### REQUIREMENT:
In the records below, begin at the line that has "body_size: 267" and stop after the line that has "Anti-fraud and anti-abuse"; quote those lines verbatim and nothing more.

------------------------------------------------

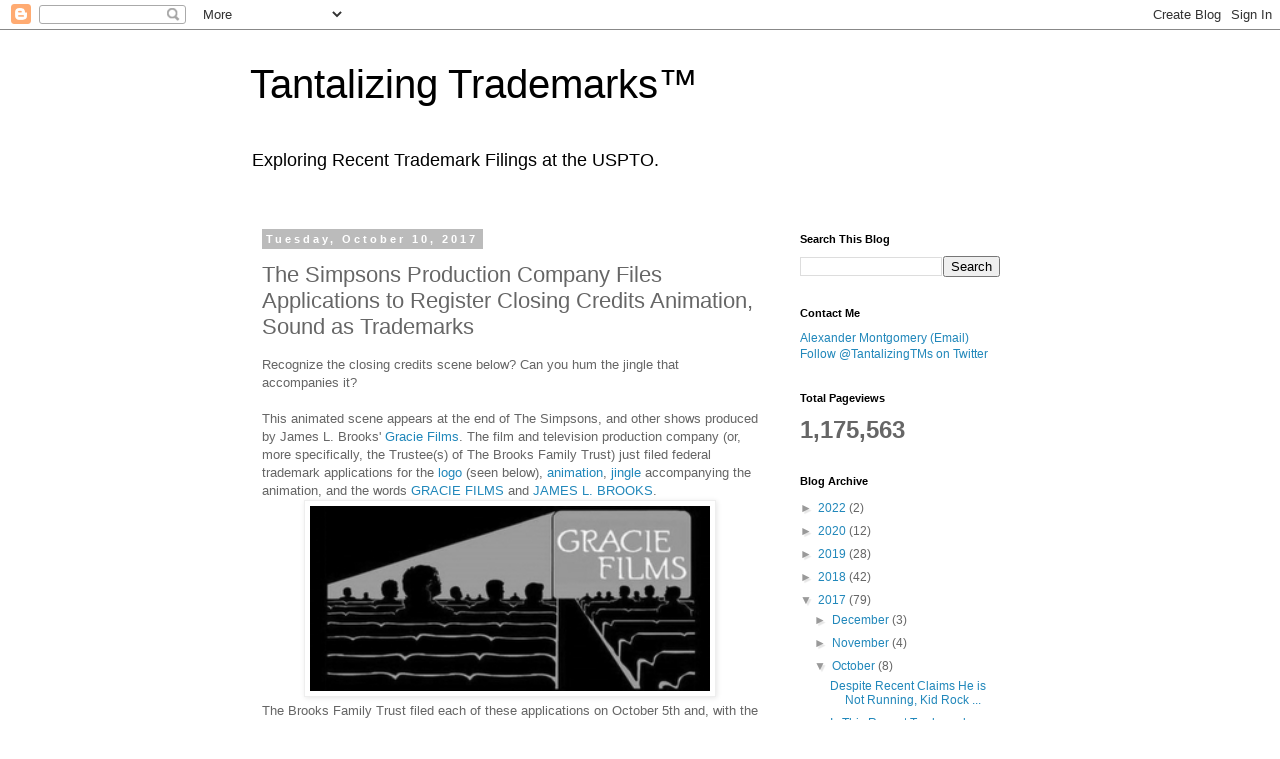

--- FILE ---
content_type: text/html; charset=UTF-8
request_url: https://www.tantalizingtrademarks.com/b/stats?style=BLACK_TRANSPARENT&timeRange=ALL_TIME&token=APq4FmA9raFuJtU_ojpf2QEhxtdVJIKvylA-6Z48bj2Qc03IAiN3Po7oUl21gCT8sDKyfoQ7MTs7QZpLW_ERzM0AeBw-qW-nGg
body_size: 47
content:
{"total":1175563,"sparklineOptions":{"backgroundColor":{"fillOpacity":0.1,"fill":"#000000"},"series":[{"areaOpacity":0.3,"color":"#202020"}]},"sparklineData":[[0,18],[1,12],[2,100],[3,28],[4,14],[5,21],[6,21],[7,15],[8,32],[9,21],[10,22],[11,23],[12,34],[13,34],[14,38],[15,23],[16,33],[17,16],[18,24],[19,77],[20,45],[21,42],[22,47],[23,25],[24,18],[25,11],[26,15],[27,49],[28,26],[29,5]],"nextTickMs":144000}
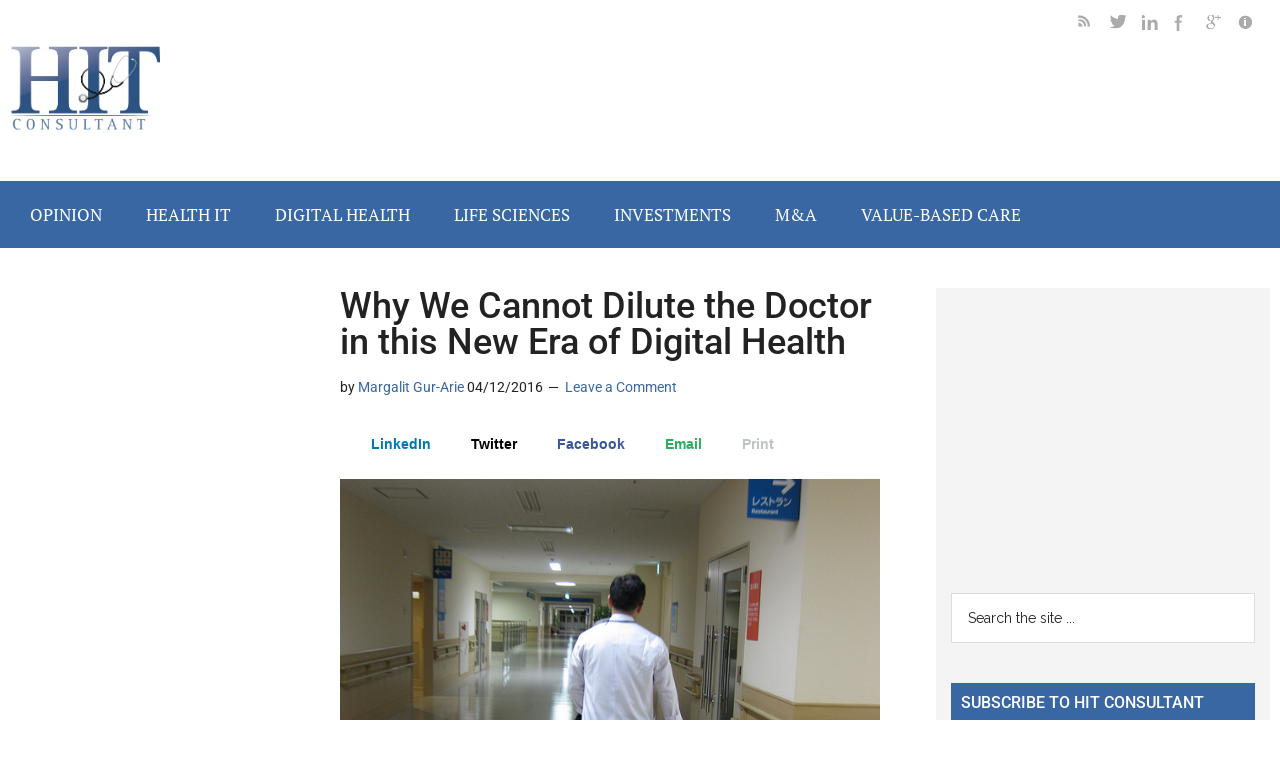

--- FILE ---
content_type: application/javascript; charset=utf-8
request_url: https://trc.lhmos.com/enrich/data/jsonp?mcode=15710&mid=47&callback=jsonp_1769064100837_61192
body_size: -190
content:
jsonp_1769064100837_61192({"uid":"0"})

------------------------------------------------

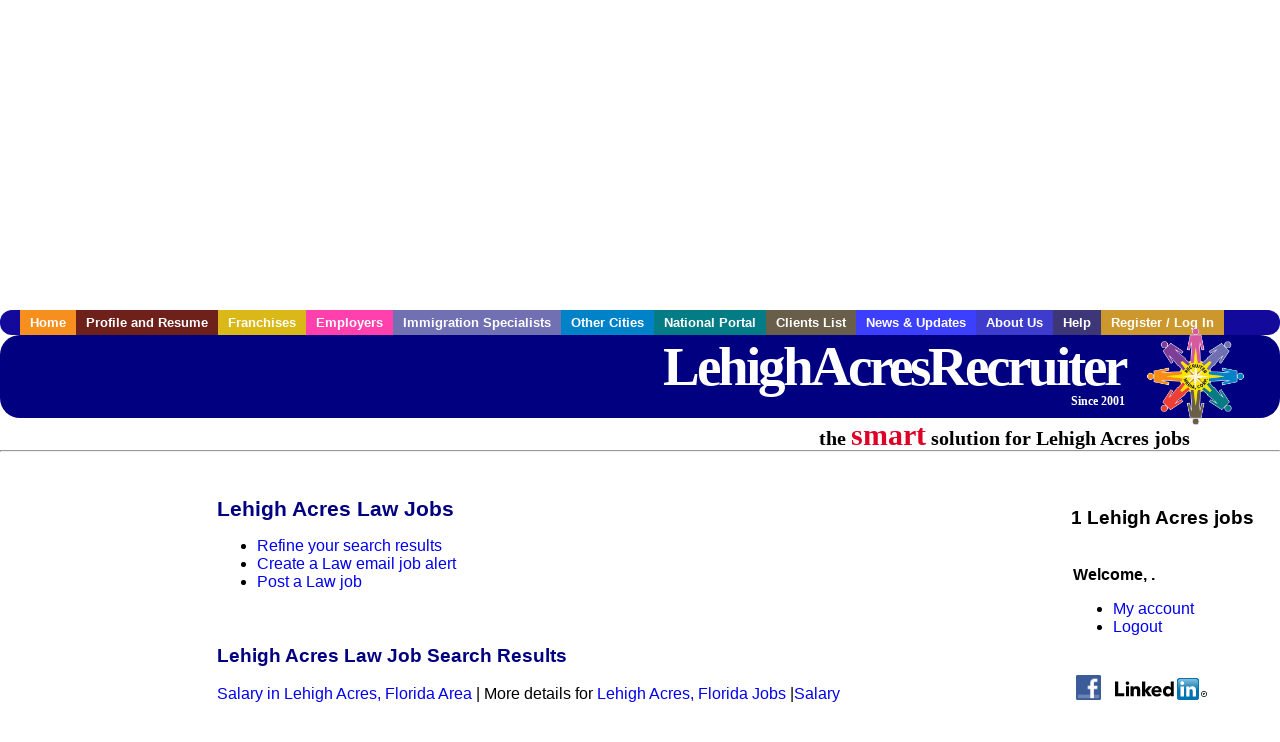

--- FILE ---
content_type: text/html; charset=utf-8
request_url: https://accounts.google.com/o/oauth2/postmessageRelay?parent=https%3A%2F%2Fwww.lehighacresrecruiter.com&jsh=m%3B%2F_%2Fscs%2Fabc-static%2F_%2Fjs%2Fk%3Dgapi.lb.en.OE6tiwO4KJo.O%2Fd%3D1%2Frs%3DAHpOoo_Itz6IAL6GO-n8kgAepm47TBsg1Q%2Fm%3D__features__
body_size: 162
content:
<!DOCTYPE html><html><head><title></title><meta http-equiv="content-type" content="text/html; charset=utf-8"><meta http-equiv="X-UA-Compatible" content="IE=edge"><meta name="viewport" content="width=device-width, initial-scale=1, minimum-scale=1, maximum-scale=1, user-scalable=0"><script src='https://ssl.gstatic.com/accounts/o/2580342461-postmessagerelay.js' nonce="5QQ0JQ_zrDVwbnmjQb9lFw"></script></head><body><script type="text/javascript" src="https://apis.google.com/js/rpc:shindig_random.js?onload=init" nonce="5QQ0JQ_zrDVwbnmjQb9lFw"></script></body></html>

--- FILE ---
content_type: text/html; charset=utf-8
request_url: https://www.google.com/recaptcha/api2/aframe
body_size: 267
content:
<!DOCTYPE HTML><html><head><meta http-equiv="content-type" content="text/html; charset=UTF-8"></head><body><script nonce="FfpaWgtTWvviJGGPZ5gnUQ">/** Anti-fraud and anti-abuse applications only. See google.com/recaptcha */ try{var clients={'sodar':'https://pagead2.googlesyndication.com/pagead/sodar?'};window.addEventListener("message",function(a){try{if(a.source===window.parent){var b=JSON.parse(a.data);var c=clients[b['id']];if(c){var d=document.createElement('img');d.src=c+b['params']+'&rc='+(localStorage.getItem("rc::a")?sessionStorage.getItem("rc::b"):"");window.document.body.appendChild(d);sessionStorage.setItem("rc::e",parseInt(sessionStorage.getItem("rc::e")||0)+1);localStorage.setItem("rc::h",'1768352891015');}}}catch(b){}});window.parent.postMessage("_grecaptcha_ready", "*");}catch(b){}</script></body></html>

------------------------------------------------

### TASK SOLUTION:
body_size: 267
content:
<!DOCTYPE HTML><html><head><meta http-equiv="content-type" content="text/html; charset=UTF-8"></head><body><script nonce="FfpaWgtTWvviJGGPZ5gnUQ">/** Anti-fraud and anti-abuse applications only. See google.com/recaptcha */ try{var clients={'sodar':'https://pagead2.googlesyndication.com/pagead/sodar?'};window.addEventListener("message",function(a){try{if(a.source===window.parent){var b=JSON.parse(a.data);var c=clients[b['id']];if(c){var d=document.createElement('img');d.src=c+b['params']+'&rc='+(localStorage.getItem("rc::a")?sessionStorage.getItem("rc::b"):"");window.document.body.appendChild(d);sessionStorage.setItem("rc::e",parseInt(sessionStorage.getItem("rc::e")||0)+1);localStorage.setItem("rc::h",'1768352891015');}}}catch(b){}});window.parent.postMessage("_grecaptcha_ready", "*");}catch(b){}</script></body></html>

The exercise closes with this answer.